Harian 9 author photo
Melati, yang merupakan korban pencabuan bersama ibunya, didampingi Juli Herniatman Zega dari Divisi Advokasi dan Humas pada Lembaga Perlindungan Anak Yayasan Burangir usai menjalani pemeriksaan di Unit PPA Sat Reskrim Polres Tapsel, Sabtu (28/7/2018). (Foto: Riswandy)


PADANGSIDIMPUAN| HARIAN9
Cepat dan tanggap melakukan penyidikan atas kasus dugaan perbuatan cabul yang dilakukan AMS (54) terhadap sebut saja Melati (15) seorang bocah yang masih di bawah umur yang terjadi di Kabupaten Paluta, jajaran Kepolisian Resort (Polres) Tapanuli Selatan mendapat apresiasi yang setinggi-tingginya dari Yayasan Burangir selaku lembaga yang konsen terhadap hak-hak perlindungan perempuan dan anak di Tapanuli Bagian Selatan (Tabagsel)

“ Yayasan Burangir, selaku lembaga yang memiliki komitmen terhadap perlindungan hak-hak perempuan dan anak di Tabagsel, mengucapkan terimakasih dan memberikan  apresiasi yang setinggi-tingginya kepada jajaran Polres Tapsel khususnya Unit Perlindungan Perempuan dan Anak (PPA) Sat Reskrim Polres Tapsel atas tindak lanjut penanganan kasus dugaan perbuatan cabul terhadap anak di bawah umur, “ ujar Pendiri Yayasan Burangir Timbul Simanungkalit, Sabtu (28/7/2018).

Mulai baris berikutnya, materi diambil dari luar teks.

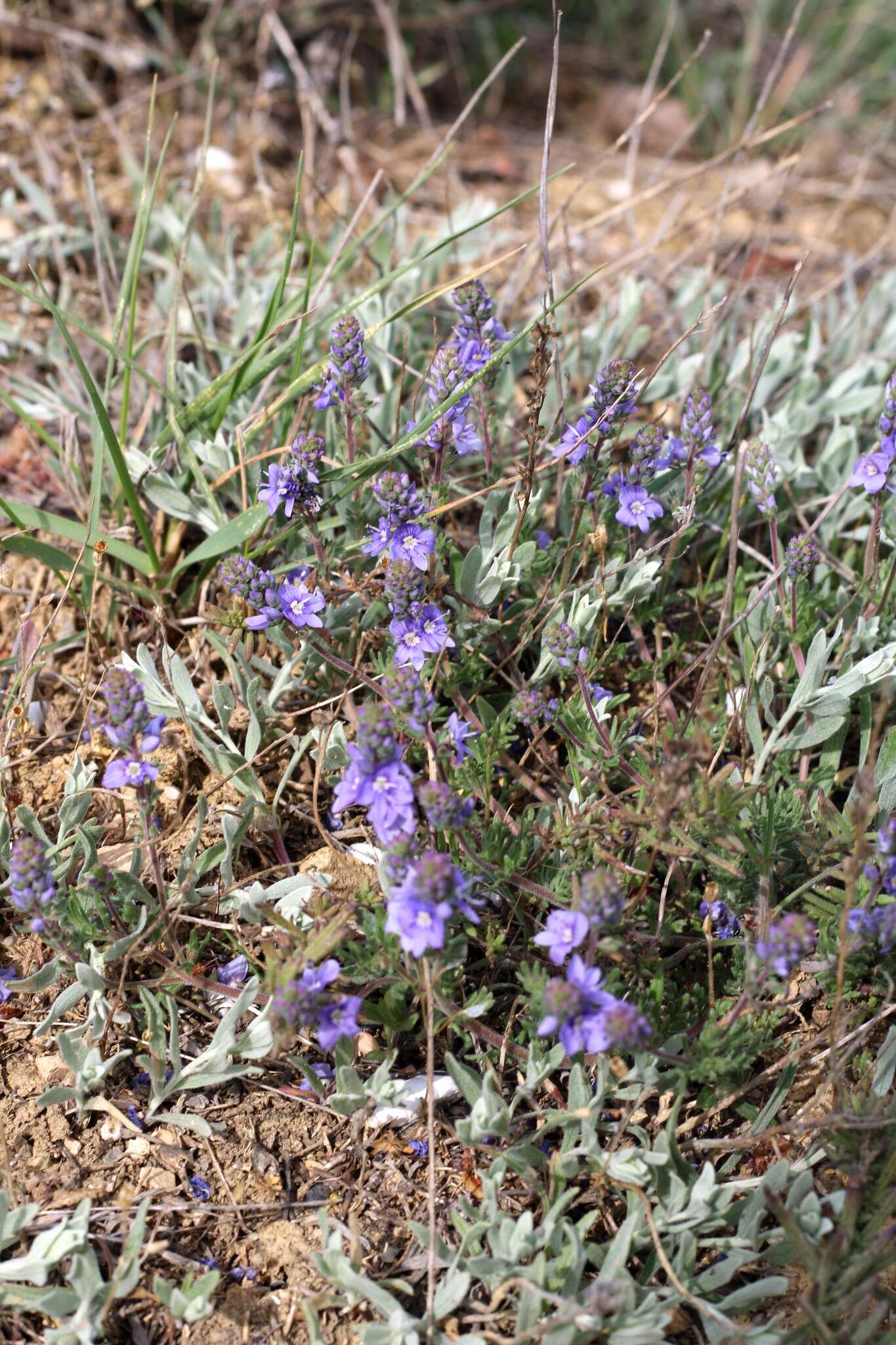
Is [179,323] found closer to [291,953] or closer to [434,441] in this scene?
[434,441]

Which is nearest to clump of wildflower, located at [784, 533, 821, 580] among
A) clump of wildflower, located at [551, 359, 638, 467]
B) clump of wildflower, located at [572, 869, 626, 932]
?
clump of wildflower, located at [551, 359, 638, 467]

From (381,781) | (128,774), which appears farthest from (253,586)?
(381,781)

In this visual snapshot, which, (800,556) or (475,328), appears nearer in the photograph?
(800,556)

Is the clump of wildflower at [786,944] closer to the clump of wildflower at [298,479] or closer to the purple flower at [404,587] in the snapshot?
the purple flower at [404,587]

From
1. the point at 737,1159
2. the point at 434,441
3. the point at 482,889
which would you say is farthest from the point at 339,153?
the point at 737,1159

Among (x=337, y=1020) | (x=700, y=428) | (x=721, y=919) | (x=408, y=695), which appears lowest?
(x=721, y=919)

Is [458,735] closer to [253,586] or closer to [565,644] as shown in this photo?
[565,644]

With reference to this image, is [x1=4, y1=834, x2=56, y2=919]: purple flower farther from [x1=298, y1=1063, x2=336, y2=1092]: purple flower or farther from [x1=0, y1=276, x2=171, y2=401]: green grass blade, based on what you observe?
[x1=0, y1=276, x2=171, y2=401]: green grass blade
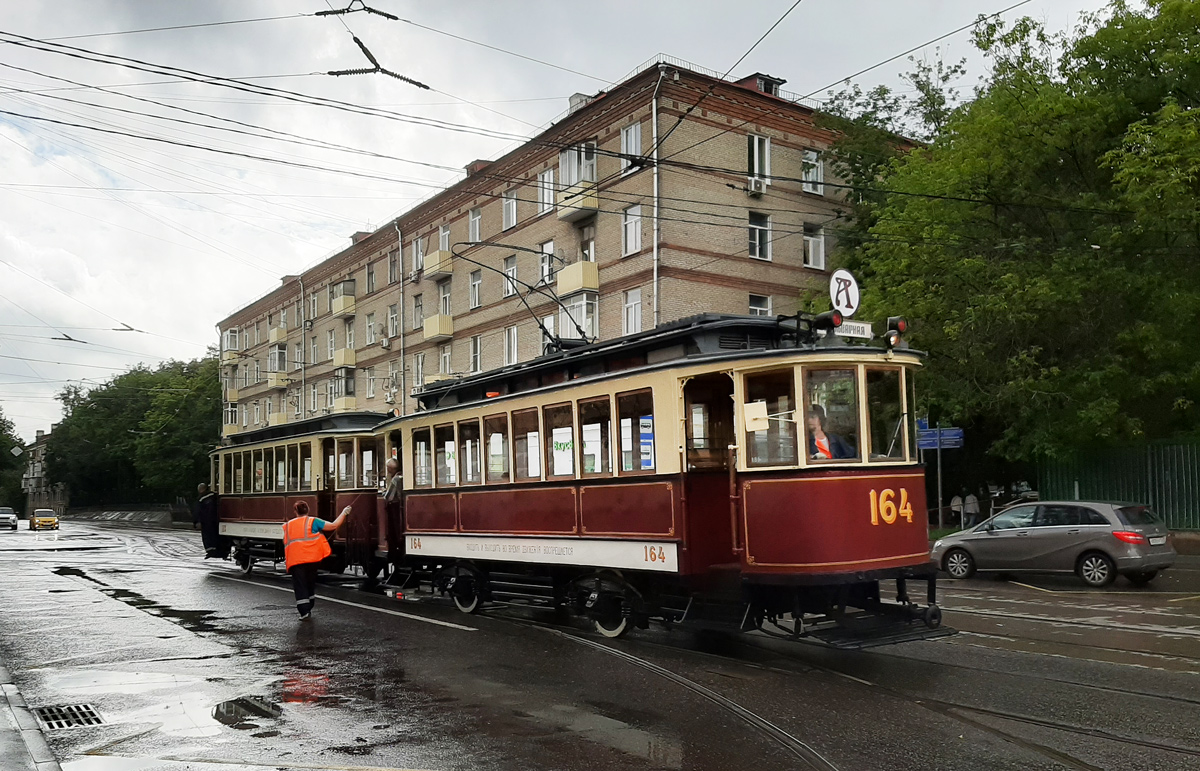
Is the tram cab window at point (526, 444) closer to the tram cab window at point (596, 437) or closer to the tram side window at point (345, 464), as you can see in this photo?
the tram cab window at point (596, 437)

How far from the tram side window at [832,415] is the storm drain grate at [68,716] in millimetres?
6320

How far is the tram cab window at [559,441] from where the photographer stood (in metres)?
12.3

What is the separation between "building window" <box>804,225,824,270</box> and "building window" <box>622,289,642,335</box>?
6925mm

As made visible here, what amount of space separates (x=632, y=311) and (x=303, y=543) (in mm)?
19608

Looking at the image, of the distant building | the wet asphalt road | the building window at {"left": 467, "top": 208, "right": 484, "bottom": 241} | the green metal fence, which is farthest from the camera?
the distant building

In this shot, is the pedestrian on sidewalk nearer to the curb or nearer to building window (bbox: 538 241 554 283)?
the curb

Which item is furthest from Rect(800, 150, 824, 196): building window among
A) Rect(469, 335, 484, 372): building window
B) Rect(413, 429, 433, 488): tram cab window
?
Rect(413, 429, 433, 488): tram cab window

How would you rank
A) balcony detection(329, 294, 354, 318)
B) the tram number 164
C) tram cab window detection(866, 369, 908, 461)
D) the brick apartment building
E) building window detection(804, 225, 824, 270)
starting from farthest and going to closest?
balcony detection(329, 294, 354, 318), building window detection(804, 225, 824, 270), the brick apartment building, tram cab window detection(866, 369, 908, 461), the tram number 164

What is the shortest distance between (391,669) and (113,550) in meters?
28.4

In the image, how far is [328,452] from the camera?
20594mm

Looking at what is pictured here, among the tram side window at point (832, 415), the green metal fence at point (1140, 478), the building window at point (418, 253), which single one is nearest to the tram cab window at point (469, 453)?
the tram side window at point (832, 415)

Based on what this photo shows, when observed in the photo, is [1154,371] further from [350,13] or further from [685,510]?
[350,13]

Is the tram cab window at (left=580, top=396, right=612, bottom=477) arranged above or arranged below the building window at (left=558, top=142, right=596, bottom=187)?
below

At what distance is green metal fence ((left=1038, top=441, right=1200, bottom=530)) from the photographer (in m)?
22.9
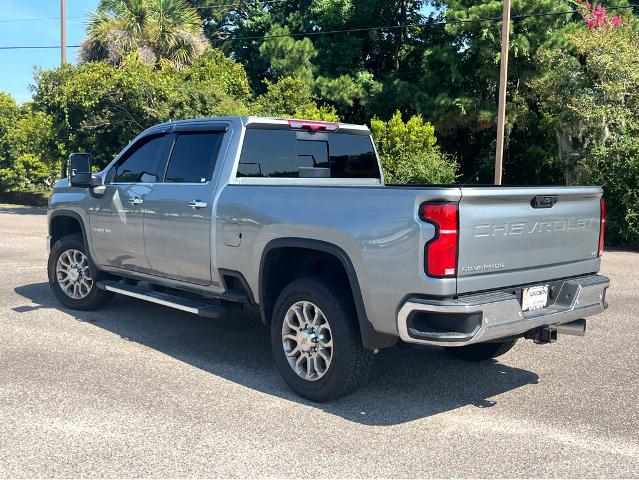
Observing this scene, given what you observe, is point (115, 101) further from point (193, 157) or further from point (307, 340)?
point (307, 340)

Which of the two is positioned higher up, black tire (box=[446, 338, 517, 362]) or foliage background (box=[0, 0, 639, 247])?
foliage background (box=[0, 0, 639, 247])

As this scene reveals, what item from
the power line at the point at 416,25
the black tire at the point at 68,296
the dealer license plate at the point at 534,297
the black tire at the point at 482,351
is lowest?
the black tire at the point at 482,351

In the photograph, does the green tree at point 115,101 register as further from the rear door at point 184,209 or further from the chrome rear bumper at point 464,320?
the chrome rear bumper at point 464,320

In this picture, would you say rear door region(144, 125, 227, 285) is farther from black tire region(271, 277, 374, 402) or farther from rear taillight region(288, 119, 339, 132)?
A: black tire region(271, 277, 374, 402)

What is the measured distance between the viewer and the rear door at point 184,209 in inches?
224

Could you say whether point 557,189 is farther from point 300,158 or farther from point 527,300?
point 300,158

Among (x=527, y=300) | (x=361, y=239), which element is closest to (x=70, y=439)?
(x=361, y=239)

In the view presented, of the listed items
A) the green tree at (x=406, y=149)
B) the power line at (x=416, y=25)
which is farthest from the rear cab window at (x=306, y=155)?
the power line at (x=416, y=25)

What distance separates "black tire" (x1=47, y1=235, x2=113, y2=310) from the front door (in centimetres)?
33

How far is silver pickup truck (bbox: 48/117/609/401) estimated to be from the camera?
13.7 feet

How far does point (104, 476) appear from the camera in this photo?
11.9ft

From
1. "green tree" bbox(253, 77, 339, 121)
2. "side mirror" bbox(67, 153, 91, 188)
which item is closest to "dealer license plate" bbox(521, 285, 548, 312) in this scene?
"side mirror" bbox(67, 153, 91, 188)

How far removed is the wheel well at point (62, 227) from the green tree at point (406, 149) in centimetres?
1126

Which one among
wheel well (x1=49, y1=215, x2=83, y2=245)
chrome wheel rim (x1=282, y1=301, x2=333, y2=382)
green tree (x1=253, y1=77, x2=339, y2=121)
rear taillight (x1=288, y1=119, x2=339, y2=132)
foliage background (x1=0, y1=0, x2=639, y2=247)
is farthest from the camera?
green tree (x1=253, y1=77, x2=339, y2=121)
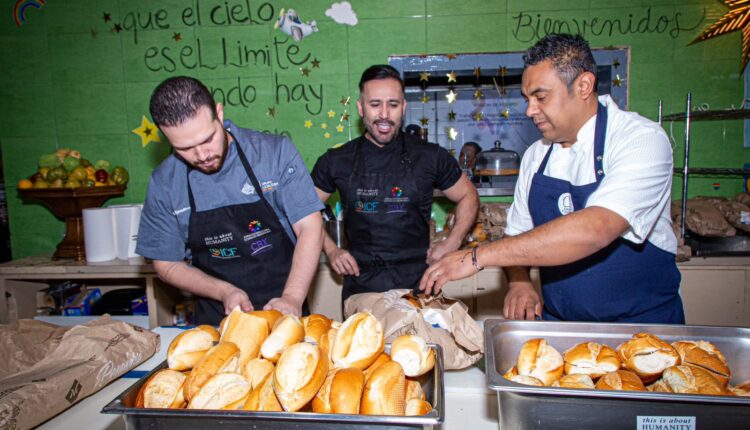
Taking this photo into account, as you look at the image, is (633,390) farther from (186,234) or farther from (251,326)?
A: (186,234)

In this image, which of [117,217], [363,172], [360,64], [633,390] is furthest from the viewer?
[360,64]

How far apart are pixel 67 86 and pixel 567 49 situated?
3.79m

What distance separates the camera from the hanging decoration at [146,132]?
360 centimetres

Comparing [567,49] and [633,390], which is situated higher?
[567,49]

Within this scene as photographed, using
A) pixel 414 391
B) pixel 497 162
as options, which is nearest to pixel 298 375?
pixel 414 391

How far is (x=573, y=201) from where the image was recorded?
1.55m

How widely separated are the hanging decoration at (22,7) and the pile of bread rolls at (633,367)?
4334mm

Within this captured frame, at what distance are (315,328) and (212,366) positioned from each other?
0.27 metres

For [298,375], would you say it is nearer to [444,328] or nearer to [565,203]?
[444,328]

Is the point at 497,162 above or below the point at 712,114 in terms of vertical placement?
below

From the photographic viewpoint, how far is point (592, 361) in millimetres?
971

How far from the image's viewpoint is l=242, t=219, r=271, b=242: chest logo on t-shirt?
1886 mm

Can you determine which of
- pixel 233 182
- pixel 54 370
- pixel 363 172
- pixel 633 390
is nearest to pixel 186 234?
pixel 233 182

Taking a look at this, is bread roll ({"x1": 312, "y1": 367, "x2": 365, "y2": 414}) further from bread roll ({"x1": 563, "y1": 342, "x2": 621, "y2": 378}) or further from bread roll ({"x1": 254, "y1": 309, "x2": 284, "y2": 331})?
bread roll ({"x1": 563, "y1": 342, "x2": 621, "y2": 378})
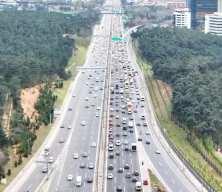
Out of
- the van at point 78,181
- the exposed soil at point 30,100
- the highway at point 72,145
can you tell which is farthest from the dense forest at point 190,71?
the van at point 78,181

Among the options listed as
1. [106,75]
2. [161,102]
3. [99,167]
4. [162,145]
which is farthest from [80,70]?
[99,167]

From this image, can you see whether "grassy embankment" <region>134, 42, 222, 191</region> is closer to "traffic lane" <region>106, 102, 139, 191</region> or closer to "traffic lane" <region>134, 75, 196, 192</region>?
"traffic lane" <region>134, 75, 196, 192</region>

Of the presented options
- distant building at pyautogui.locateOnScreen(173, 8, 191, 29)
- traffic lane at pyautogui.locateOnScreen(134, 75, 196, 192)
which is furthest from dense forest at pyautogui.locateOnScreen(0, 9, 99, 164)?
distant building at pyautogui.locateOnScreen(173, 8, 191, 29)

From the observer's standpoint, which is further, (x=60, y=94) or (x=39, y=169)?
(x=60, y=94)

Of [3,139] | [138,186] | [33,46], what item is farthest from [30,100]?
[33,46]

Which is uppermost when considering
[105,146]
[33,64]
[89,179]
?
[33,64]

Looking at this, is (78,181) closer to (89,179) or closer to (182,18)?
(89,179)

Disebutkannya, Polres Tapsel telah menindaklanjuti kasus tersebut dengan memeriksa korban beserta saksi. Korban sendiri datang ke Mapolres Tapsel bersama kedua orangtuanya dan bibinya, yang juga menjadi saksi dan kasus tersebut sudah pernah dilaporkan ke Polres Tapsel Nomor: LP/104/IV/2018/SUMUT/TAPSEL tertanggal 13 April 2018 lalu.

Disebutkannya, korban bersama ibunya Leli Mardiana Harahap didampingi Juli Herniatman Zega dari Divisi Advokasi dan Humas pada Lembaga Perlindungan Anak Yayasan Burangir,  mendatangi Polres Tapsel untuk memenuhi panggilan pihak penyidik dari Unit PPA untuk diambil keterangannya bersama dua saksi lainnya.

Bahkan katanya, sebelumnya, ibu Orangtua korban sempat mendatangi kantor Lembaga Perlindungan Anak dan Perempuan Yayasan Burangir dan dengan  didampingi Juli Herniatman Zega dari Divisi Advokasi dan Humas pada Lembaga Perlindungan Anak Yayasan Burangir, korban kemudian didampingi ke Polres Tapsel untuk diambil keterangannya bersama dua saksi lainnya.

“ Denga respon yang cepat dilakukan Sat Reskrim Polres Tapsel, kami dari Yayasan Burangir memberi apresiasi kepada Polres Tapsel yang telah mengambil tindakan hukum dengan cepat dan tepat dan terimakasih juga kepada berbagai pihak yang telah membantu penyelesaikan kasus ini. Bravo Polri..! Selamatkan Anak Indonesia!, “ tuturnya.

“ Sementara Kapolres Tapsel AKBP. M.Iqbal, SIK, M.Si melalui Kasat Reskrim AKP Ismawansa, SIK yang dikonfirmasi menyatakan, pihaknya cukup serius untuk menangani kasus dugaan pencabulan terhadap anak dibawah umur ini dan saat ini korban dan para saksi telah dimintai keterangannya oleh penyidik dari Unit PPA.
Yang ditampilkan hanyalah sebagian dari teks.